130lbs ago and facing an increasingly desperate health situation, I stumbled upon Dr. Gott’s book. I was in pretty dire straights: insidious weight gain (even while meticulously eating under the guidance of a hospital dietitian), rising blood pressure, and facing the prospect of having an otherwise healthy part of my stomach removed in the hopes that it would fix whatever was wrong with me. (That none of my healthcare providers could explain what was wrong with me that was causing such rapidly increasing weight and decreasing health was a subject that was conveniently avoided.)
I was desperate, and hopeless, and dying. Dr. Gott suggested that refined carbohydrates, notably sugar and flour, were at the root of my problems. He suggested cutting them out, along with some fruits and veggies, and any type of flour that was highly refined (stone ground corn meal is allowed, for example).
It was a simple protocol to follow, and it quickly returned results. Within a matter of weeks I dropped 40 pounds. I also gained something important: hope. I cancelled my appointments with the stomach surgeon: “I’m not ready for Roux En Y”, I told them, thumbing the pages of my dog eared copy of the book. I emailed the dietitian and cancelled my appointments with her. They were growing increasingly difficult anyways, especially considering that when I was following her advice meticulously, I was gaining weight. And, of course, when I followed Dr. Gott’s advice, I was losing weight. She, of course, didn’t much appreciate this and kept lecturing me on how unhealthy the diet was…despite the positive effects it was having on my life. That’s some cognitive dissonance, eh?
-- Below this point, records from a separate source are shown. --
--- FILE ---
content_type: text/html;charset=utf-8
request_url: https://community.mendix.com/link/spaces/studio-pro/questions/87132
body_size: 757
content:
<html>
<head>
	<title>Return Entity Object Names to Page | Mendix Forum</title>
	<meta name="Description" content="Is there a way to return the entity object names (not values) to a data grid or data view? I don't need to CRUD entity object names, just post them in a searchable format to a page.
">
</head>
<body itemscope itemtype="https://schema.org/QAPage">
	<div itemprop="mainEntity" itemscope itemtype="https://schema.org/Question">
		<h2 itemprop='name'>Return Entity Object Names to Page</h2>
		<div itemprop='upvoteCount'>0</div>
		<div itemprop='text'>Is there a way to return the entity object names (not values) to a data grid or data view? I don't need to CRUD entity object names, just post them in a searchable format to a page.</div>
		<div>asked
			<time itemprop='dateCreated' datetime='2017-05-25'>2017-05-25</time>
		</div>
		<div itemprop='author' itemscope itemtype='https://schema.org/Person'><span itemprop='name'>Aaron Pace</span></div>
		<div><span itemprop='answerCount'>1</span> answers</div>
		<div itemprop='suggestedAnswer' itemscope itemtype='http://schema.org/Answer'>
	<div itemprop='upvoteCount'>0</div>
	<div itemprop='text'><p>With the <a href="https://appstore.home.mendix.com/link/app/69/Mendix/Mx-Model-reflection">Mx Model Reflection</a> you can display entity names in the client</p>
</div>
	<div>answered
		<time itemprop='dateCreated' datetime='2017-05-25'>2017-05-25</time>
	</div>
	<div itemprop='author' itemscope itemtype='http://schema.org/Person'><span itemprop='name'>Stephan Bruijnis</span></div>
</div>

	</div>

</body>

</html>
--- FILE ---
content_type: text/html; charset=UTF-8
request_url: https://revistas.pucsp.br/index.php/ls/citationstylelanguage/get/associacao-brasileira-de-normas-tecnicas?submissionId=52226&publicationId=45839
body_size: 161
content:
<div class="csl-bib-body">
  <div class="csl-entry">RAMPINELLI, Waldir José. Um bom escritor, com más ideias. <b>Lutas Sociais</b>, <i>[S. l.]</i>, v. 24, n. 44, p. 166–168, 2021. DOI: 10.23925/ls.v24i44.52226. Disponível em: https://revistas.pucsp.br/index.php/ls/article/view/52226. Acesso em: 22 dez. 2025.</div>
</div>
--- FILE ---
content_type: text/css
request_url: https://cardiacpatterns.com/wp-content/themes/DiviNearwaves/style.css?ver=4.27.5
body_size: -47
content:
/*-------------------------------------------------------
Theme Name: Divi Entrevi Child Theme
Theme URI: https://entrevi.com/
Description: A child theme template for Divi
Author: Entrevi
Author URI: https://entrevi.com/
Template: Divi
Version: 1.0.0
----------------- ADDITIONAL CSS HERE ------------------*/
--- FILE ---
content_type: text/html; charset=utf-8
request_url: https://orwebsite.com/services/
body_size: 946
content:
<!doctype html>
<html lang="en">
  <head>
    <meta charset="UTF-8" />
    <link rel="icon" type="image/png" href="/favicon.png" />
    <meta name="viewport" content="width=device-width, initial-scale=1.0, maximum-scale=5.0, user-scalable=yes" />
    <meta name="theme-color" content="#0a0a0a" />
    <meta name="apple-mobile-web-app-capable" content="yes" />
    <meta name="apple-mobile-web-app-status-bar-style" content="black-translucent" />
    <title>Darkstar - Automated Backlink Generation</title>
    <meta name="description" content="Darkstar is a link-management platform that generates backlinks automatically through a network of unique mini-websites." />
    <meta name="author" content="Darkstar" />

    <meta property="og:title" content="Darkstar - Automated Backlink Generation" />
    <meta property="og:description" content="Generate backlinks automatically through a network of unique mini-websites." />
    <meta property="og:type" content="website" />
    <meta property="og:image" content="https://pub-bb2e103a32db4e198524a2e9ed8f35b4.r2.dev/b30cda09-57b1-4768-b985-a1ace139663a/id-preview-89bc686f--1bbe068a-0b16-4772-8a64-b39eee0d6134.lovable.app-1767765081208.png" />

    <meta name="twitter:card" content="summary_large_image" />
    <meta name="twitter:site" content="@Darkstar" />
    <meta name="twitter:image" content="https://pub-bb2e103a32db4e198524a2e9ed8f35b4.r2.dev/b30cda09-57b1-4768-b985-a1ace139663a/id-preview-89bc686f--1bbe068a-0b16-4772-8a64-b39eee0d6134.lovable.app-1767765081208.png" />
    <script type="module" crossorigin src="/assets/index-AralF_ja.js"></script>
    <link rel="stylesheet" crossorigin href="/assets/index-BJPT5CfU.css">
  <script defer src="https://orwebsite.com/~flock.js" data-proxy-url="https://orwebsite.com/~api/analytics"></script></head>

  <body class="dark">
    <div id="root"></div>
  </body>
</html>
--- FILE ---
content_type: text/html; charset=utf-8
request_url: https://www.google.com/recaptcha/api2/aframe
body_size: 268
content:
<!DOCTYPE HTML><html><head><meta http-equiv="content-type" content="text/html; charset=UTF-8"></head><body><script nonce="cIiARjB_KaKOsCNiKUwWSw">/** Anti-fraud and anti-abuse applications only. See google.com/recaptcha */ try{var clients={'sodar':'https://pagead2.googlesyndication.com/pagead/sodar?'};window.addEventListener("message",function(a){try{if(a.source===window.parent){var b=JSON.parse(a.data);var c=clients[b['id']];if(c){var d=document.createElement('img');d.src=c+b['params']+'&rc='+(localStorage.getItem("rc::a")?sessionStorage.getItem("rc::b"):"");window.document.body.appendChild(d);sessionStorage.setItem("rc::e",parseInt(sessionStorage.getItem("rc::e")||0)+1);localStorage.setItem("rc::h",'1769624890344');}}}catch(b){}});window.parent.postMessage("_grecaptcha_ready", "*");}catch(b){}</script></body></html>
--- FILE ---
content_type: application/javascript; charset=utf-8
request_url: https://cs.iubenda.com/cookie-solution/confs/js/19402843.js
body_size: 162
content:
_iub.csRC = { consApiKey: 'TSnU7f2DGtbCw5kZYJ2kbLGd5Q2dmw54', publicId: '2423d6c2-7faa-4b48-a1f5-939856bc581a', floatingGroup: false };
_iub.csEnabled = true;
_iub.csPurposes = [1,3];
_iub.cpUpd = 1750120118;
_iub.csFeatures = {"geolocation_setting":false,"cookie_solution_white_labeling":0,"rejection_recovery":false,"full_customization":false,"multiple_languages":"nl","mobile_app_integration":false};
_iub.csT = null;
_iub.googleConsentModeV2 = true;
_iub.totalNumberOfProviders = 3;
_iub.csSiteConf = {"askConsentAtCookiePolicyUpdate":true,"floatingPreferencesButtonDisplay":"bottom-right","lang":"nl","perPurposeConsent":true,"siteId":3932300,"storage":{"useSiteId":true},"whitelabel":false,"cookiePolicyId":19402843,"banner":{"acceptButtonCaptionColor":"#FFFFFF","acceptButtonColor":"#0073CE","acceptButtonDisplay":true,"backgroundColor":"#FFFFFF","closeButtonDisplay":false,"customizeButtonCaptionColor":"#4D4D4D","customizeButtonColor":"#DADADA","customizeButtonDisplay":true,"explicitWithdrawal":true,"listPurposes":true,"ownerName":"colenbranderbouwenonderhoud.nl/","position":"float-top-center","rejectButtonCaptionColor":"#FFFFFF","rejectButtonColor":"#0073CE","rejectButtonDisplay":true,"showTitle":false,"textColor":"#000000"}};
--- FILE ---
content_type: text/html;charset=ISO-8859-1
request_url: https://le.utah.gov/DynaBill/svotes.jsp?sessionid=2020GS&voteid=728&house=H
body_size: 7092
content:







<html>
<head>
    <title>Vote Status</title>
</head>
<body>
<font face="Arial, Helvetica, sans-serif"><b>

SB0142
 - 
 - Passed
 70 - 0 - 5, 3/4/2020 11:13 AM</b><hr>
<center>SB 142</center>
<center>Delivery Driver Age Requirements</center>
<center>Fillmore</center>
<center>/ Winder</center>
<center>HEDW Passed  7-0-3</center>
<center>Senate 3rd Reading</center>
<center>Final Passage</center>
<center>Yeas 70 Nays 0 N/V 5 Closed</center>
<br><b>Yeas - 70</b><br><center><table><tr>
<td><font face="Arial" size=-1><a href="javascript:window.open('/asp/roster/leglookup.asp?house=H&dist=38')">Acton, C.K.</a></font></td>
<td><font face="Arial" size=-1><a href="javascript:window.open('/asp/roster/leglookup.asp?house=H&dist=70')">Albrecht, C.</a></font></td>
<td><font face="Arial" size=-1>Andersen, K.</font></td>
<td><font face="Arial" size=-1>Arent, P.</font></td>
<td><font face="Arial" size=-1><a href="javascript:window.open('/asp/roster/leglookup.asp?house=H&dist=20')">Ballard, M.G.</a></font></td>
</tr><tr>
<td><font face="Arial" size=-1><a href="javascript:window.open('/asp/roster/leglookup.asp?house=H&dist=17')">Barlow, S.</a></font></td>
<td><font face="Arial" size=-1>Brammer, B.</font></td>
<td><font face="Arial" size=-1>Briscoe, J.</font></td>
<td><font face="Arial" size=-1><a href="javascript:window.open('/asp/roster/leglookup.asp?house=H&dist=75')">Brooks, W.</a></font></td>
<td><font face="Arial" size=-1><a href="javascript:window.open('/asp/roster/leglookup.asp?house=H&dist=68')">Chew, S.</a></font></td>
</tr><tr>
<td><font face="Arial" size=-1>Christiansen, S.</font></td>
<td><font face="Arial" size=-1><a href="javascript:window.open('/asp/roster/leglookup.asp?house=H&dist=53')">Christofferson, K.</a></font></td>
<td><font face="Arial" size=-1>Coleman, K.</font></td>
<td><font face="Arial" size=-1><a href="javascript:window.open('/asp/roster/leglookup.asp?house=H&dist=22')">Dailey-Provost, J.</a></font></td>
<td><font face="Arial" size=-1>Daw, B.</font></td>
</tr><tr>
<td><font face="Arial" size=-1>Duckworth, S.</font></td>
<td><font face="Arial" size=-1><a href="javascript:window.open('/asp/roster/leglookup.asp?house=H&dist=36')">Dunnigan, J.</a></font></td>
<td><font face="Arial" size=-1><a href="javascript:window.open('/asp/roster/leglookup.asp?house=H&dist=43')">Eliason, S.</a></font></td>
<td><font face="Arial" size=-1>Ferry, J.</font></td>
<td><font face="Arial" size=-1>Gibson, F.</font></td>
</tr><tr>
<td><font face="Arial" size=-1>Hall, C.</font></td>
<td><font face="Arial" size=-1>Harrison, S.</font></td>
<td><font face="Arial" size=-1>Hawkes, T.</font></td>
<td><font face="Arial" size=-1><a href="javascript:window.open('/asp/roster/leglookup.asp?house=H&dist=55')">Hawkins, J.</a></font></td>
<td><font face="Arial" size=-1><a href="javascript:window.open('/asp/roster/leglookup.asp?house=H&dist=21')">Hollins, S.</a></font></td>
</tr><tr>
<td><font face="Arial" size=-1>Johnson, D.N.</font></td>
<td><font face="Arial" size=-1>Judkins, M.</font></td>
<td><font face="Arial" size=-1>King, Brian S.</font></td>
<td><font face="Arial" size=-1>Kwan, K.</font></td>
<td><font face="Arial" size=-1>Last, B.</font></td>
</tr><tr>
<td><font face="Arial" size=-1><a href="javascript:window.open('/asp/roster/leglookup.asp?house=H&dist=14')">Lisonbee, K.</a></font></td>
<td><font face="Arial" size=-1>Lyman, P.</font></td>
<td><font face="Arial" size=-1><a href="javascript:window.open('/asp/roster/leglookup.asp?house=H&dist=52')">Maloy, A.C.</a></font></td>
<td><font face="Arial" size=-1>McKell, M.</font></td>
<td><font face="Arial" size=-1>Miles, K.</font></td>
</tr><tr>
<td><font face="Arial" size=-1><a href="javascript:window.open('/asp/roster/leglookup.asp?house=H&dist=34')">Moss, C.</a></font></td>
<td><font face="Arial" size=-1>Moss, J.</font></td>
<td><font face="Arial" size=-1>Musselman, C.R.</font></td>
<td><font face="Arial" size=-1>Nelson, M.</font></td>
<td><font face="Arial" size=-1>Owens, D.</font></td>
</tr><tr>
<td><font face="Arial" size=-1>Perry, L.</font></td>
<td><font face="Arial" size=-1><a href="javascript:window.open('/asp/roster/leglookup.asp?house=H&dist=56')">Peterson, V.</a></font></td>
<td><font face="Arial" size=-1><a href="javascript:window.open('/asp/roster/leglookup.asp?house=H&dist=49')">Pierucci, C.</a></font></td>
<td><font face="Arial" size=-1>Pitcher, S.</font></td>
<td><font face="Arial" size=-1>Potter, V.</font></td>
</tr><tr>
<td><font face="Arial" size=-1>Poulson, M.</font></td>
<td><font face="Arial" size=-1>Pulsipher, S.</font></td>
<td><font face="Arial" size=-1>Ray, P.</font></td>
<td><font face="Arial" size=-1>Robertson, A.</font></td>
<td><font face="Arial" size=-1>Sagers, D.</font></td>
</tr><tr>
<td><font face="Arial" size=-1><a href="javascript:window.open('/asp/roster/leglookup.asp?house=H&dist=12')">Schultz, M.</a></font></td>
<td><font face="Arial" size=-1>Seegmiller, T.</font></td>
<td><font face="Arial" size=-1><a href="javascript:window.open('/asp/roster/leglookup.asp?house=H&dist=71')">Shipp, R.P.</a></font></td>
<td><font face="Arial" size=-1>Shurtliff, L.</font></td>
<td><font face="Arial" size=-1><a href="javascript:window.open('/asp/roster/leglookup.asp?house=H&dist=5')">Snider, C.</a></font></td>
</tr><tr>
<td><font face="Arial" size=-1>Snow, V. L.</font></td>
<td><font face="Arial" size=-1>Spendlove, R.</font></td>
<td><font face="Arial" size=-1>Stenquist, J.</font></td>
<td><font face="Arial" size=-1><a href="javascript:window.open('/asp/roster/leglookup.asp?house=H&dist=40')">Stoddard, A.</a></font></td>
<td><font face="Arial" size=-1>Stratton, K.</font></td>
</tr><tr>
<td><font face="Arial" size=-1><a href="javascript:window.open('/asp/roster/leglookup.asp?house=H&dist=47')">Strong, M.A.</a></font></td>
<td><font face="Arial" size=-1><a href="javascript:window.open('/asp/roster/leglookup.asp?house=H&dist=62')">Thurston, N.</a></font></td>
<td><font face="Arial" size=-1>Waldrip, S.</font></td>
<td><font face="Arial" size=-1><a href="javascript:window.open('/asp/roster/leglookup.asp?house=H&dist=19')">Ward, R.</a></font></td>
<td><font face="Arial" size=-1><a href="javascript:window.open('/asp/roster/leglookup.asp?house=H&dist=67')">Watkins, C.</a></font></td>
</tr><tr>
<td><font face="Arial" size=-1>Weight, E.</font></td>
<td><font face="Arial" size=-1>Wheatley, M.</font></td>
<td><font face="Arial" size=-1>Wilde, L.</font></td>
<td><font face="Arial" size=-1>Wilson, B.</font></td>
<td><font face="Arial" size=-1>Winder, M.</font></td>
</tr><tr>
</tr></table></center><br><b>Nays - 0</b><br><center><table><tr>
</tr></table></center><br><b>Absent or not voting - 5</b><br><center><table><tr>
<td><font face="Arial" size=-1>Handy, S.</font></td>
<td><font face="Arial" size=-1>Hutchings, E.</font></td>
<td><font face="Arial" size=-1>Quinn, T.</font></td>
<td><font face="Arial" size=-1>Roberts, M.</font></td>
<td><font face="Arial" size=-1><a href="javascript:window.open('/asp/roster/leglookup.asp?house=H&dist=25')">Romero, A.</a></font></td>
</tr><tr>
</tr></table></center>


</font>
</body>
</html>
At any rate, this book was a fantastic introduction to what would later evolve into a low carb way of eating for me. After losing a bunch of weight following his protocols, I happened upon Gary Taubes’ “Why We Get Fat”, and figured that it was time to move on from Dr. Gott’s reduced carb approach and hit the true low-carb, ketogenic diet hard.
While I no longer follow the particulars of Dr. Gott’s approach (I don’t like how he allows stone ground corn meal, for example), I appreciate the profound positive impact this book had on my life and would readily recommend it as background reading for anyone undertaking any sort of carb-reduced way of eating.